Short problem ▸ Retype the lines below without any change, starting with the first line and ending with the line that contains "Answer: the point".

Entries shown ▸
- - - - - - -

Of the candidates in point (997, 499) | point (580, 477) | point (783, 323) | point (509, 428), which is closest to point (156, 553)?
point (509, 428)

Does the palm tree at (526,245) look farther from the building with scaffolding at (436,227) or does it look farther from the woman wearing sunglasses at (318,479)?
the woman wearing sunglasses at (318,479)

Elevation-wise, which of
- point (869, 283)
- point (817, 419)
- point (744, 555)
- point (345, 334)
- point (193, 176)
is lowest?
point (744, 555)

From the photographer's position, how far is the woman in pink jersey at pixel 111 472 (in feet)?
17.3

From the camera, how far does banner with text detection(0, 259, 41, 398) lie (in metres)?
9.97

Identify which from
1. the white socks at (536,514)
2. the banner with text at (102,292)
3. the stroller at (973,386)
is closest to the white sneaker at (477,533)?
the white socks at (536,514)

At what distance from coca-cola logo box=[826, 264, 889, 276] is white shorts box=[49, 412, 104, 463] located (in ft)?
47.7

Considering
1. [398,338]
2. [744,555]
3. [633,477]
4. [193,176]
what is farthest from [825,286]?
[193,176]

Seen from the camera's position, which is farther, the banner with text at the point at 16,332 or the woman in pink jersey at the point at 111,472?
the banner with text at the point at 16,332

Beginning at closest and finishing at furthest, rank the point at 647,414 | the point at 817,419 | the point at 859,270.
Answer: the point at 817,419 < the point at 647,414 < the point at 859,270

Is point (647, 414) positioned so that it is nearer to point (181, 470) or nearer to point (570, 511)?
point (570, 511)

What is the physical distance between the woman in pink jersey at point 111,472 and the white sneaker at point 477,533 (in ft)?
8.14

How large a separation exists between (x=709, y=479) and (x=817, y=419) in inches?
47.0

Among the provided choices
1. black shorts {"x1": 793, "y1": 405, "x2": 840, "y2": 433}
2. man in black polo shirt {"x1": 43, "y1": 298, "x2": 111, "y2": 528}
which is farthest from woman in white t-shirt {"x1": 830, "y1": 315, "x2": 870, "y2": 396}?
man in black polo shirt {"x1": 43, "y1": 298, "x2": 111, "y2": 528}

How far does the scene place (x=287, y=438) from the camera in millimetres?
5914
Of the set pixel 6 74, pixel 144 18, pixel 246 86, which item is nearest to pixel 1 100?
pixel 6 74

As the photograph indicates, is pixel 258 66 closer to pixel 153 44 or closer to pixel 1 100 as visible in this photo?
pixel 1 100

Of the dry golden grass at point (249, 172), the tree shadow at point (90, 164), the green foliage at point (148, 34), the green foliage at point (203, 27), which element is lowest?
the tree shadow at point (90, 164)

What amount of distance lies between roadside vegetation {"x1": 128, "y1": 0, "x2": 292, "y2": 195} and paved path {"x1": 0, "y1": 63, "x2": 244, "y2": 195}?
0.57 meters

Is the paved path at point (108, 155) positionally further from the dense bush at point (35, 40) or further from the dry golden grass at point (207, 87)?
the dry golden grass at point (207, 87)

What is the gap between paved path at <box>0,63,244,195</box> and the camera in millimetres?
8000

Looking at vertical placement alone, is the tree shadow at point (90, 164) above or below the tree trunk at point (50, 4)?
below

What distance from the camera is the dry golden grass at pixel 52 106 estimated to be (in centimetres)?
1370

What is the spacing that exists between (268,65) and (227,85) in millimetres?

- - - - - - -

Problem solution ▸
Of the candidates in point (997, 499) | point (580, 477) | point (783, 323) | point (509, 428), which is closest to point (156, 553)?
point (509, 428)

Does the palm tree at (526,245) look farther from the building with scaffolding at (436,227) or does it look farther from the woman wearing sunglasses at (318,479)?
the woman wearing sunglasses at (318,479)

Elevation-wise, which of
- point (869, 283)
- point (817, 419)
- point (744, 555)
- point (345, 334)
- point (193, 176)
is lowest?
point (744, 555)

From the photographer's position, how far is the woman in pink jersey at pixel 111 472 (in feet)?
17.3

From the camera, how far does banner with text detection(0, 259, 41, 398) lie (in metres)?
9.97

Identify which from
1. the white socks at (536,514)
2. the banner with text at (102,292)
3. the stroller at (973,386)
is closest to the white sneaker at (477,533)?
the white socks at (536,514)

At what distance from coca-cola logo box=[826, 264, 889, 276] is white shorts box=[49, 412, 104, 463] located (in ft)?
47.7

Considering
1. [398,338]
2. [744,555]
3. [633,477]
4. [193,176]
what is farthest from [825,286]?
[193,176]

Seen from the camera's position, which is farther, the banner with text at the point at 16,332 or the woman in pink jersey at the point at 111,472?
the banner with text at the point at 16,332

Beginning at closest and finishing at furthest, rank the point at 647,414 | the point at 817,419 | the point at 859,270.
Answer: the point at 817,419 < the point at 647,414 < the point at 859,270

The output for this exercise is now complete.